━━ Input records
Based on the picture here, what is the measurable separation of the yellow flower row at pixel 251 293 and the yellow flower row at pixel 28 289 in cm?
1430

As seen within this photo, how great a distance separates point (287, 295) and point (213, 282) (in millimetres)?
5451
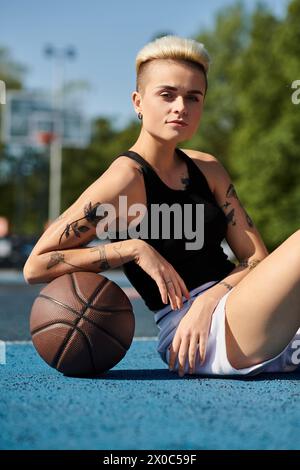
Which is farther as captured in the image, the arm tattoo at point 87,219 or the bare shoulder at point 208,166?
the bare shoulder at point 208,166

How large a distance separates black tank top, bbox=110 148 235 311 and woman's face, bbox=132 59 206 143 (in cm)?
20

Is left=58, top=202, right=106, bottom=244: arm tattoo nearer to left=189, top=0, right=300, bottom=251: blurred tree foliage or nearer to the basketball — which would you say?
the basketball

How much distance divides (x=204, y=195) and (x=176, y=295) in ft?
2.05

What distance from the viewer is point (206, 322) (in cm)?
345

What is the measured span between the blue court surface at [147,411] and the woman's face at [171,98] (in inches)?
49.2

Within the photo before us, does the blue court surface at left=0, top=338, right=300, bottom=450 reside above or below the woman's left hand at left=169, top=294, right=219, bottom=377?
below

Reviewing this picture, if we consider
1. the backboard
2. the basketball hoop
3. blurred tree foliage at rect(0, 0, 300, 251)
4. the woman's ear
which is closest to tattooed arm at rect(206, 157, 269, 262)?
the woman's ear

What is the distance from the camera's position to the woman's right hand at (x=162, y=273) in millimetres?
3408

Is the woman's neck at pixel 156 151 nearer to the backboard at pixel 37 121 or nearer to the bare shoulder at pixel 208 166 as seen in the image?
the bare shoulder at pixel 208 166

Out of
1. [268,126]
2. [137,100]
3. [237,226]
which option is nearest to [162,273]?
[237,226]

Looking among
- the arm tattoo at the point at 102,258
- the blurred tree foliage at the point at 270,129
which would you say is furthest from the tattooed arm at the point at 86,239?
the blurred tree foliage at the point at 270,129

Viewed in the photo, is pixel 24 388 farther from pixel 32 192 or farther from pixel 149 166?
pixel 32 192

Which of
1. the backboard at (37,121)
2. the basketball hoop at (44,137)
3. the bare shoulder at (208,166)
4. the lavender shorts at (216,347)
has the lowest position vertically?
the lavender shorts at (216,347)

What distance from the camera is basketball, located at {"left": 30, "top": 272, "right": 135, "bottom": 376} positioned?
11.7ft
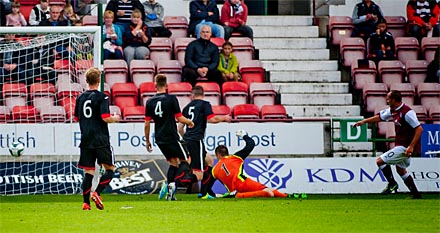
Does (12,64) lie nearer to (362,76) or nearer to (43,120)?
(43,120)

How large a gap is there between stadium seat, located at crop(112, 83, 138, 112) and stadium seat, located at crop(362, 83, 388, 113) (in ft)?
15.0

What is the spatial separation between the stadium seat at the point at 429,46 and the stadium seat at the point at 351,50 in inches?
53.8

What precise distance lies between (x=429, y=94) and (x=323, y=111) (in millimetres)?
2202

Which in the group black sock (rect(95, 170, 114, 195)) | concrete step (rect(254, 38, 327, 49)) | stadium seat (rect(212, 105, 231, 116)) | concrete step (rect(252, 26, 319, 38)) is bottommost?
black sock (rect(95, 170, 114, 195))

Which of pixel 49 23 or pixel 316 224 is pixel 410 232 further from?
pixel 49 23

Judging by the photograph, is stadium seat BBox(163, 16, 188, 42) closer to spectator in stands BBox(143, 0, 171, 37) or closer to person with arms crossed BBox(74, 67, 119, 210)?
spectator in stands BBox(143, 0, 171, 37)

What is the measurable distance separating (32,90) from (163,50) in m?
3.45

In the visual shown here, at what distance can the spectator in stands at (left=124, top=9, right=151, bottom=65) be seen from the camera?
21250 millimetres

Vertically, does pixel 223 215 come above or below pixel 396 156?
below

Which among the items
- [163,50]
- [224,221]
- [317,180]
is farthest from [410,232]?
[163,50]

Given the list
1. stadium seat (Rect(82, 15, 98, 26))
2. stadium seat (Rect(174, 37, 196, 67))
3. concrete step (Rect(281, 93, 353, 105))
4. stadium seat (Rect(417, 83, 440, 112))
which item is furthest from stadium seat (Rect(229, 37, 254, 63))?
stadium seat (Rect(417, 83, 440, 112))

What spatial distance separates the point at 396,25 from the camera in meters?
23.8

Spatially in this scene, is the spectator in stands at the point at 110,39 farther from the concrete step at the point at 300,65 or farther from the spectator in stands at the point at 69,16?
the concrete step at the point at 300,65

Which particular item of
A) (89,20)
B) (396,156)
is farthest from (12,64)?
(396,156)
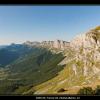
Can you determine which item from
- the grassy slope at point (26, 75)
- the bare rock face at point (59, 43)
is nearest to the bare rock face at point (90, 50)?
the bare rock face at point (59, 43)

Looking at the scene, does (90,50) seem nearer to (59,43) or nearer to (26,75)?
(26,75)

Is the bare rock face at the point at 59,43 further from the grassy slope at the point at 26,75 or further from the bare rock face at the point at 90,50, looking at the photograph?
the grassy slope at the point at 26,75

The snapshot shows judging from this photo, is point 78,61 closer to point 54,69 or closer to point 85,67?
point 85,67

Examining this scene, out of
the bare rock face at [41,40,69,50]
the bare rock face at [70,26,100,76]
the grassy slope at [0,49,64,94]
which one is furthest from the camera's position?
the bare rock face at [70,26,100,76]

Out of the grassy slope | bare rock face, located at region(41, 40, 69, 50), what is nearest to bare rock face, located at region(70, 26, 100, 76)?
bare rock face, located at region(41, 40, 69, 50)

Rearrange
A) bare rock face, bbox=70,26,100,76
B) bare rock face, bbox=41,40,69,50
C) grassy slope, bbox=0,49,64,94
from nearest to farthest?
grassy slope, bbox=0,49,64,94 → bare rock face, bbox=41,40,69,50 → bare rock face, bbox=70,26,100,76

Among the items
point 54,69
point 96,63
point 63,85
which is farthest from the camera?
point 54,69

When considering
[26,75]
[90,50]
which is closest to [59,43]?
[26,75]

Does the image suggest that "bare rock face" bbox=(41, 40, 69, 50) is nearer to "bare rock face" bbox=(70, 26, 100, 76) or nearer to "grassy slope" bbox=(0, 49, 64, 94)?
"bare rock face" bbox=(70, 26, 100, 76)

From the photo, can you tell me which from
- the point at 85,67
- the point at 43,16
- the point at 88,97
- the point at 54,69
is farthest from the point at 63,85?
the point at 88,97

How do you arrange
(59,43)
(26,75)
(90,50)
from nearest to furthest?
(90,50) < (26,75) < (59,43)

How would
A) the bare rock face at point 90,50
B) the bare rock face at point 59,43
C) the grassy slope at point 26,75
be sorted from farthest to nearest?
the bare rock face at point 90,50, the bare rock face at point 59,43, the grassy slope at point 26,75
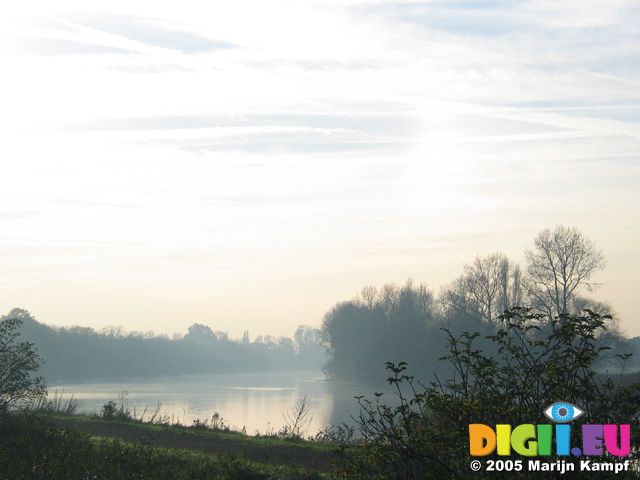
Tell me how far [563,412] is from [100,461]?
11004 millimetres

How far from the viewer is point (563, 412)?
8.50 meters

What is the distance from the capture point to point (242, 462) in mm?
16453

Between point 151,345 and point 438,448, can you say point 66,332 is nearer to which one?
point 151,345

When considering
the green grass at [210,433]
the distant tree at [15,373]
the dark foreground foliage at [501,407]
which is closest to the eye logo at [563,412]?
the dark foreground foliage at [501,407]

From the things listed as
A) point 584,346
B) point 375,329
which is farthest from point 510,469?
point 375,329

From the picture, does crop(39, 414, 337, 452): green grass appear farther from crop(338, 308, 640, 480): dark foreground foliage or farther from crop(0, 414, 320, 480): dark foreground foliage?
crop(338, 308, 640, 480): dark foreground foliage

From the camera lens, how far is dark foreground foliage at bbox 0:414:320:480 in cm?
1485

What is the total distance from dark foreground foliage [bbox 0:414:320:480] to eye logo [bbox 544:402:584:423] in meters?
7.55

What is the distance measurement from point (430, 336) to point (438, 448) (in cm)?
7099

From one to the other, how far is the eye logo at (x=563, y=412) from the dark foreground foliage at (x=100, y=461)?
7555 mm

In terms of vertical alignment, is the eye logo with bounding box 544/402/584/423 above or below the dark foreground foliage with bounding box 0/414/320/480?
above

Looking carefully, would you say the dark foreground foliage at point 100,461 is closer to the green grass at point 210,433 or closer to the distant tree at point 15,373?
the distant tree at point 15,373

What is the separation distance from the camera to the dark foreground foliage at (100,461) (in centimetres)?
1485

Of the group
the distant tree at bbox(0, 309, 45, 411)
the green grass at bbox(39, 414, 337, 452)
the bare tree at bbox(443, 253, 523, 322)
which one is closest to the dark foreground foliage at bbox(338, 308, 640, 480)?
the green grass at bbox(39, 414, 337, 452)
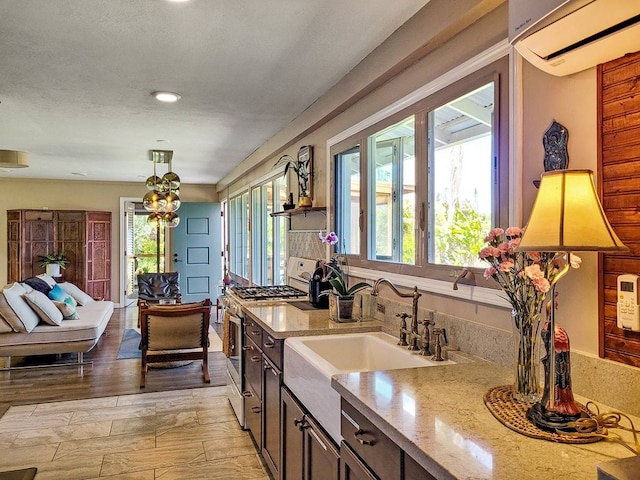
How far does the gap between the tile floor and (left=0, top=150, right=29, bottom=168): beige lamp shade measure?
11.8ft

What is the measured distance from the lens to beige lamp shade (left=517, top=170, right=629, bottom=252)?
115 cm

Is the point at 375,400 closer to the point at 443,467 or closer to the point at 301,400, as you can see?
the point at 443,467

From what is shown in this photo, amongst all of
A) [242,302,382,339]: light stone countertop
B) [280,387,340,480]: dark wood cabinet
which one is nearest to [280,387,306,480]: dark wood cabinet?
[280,387,340,480]: dark wood cabinet

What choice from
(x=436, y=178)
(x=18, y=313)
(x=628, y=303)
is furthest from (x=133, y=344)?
(x=628, y=303)

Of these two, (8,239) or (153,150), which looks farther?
(8,239)

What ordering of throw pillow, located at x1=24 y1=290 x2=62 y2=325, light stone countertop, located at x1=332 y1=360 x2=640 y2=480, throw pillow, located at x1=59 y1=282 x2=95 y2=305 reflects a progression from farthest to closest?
throw pillow, located at x1=59 y1=282 x2=95 y2=305 → throw pillow, located at x1=24 y1=290 x2=62 y2=325 → light stone countertop, located at x1=332 y1=360 x2=640 y2=480

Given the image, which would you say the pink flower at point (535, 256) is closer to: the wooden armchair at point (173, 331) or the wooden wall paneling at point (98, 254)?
the wooden armchair at point (173, 331)

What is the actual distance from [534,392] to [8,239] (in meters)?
9.43

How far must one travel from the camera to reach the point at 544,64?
4.84 feet

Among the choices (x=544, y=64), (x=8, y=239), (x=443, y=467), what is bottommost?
(x=443, y=467)

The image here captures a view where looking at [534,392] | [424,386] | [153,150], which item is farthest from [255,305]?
[153,150]

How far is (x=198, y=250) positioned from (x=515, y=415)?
28.2ft

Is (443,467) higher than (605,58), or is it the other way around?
(605,58)

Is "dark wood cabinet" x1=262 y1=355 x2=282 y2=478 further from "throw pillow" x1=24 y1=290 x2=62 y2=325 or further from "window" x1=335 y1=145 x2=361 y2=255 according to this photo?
"throw pillow" x1=24 y1=290 x2=62 y2=325
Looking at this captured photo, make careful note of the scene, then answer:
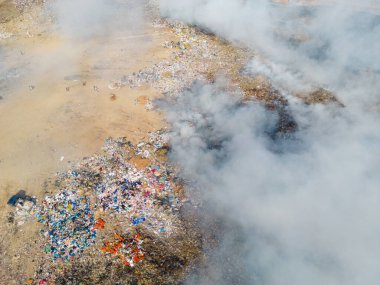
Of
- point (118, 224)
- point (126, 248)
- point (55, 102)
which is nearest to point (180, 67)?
point (55, 102)

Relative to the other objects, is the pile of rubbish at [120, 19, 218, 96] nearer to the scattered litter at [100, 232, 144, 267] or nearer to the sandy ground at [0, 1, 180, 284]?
the sandy ground at [0, 1, 180, 284]

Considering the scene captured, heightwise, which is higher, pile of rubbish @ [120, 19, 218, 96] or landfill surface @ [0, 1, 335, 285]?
pile of rubbish @ [120, 19, 218, 96]

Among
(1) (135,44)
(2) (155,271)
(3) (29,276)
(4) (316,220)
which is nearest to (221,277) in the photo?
(2) (155,271)

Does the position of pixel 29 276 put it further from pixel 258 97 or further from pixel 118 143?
pixel 258 97

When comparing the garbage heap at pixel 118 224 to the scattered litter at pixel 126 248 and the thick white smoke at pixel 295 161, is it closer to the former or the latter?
the scattered litter at pixel 126 248

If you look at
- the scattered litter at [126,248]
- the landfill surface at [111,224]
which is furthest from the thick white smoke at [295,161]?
the scattered litter at [126,248]

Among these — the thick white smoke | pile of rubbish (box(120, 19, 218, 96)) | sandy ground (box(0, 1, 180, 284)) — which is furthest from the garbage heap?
pile of rubbish (box(120, 19, 218, 96))
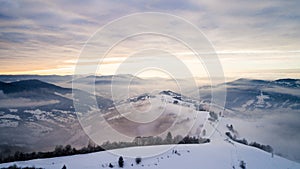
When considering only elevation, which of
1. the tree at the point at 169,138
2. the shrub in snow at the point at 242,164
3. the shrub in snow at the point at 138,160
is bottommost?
the shrub in snow at the point at 242,164

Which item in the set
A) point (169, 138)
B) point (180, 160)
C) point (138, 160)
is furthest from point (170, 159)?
point (169, 138)

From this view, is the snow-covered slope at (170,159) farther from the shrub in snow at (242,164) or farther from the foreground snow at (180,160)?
the shrub in snow at (242,164)

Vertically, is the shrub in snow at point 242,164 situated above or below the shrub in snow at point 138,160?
below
━━━━
Goal: Set out the records as a Markdown table, beginning with the line that contains "Which item in the set" and continuing through the end of the records. Skip blank lines, and use two columns: Row for a running number and Line for the line's text.

Exercise solution:
| Row | Line |
|---|---|
| 1 | Which item in the set |
| 2 | A) point (169, 138) |
| 3 | B) point (180, 160) |
| 4 | C) point (138, 160) |
| 5 | is furthest from point (170, 159)? |
| 6 | point (169, 138) |
| 7 | From this view, is the snow-covered slope at (170,159) farther from the shrub in snow at (242,164) or farther from the foreground snow at (180,160)? |
| 8 | the shrub in snow at (242,164) |
| 9 | Vertically, is the shrub in snow at point 242,164 situated above or below the shrub in snow at point 138,160? |
| 10 | below |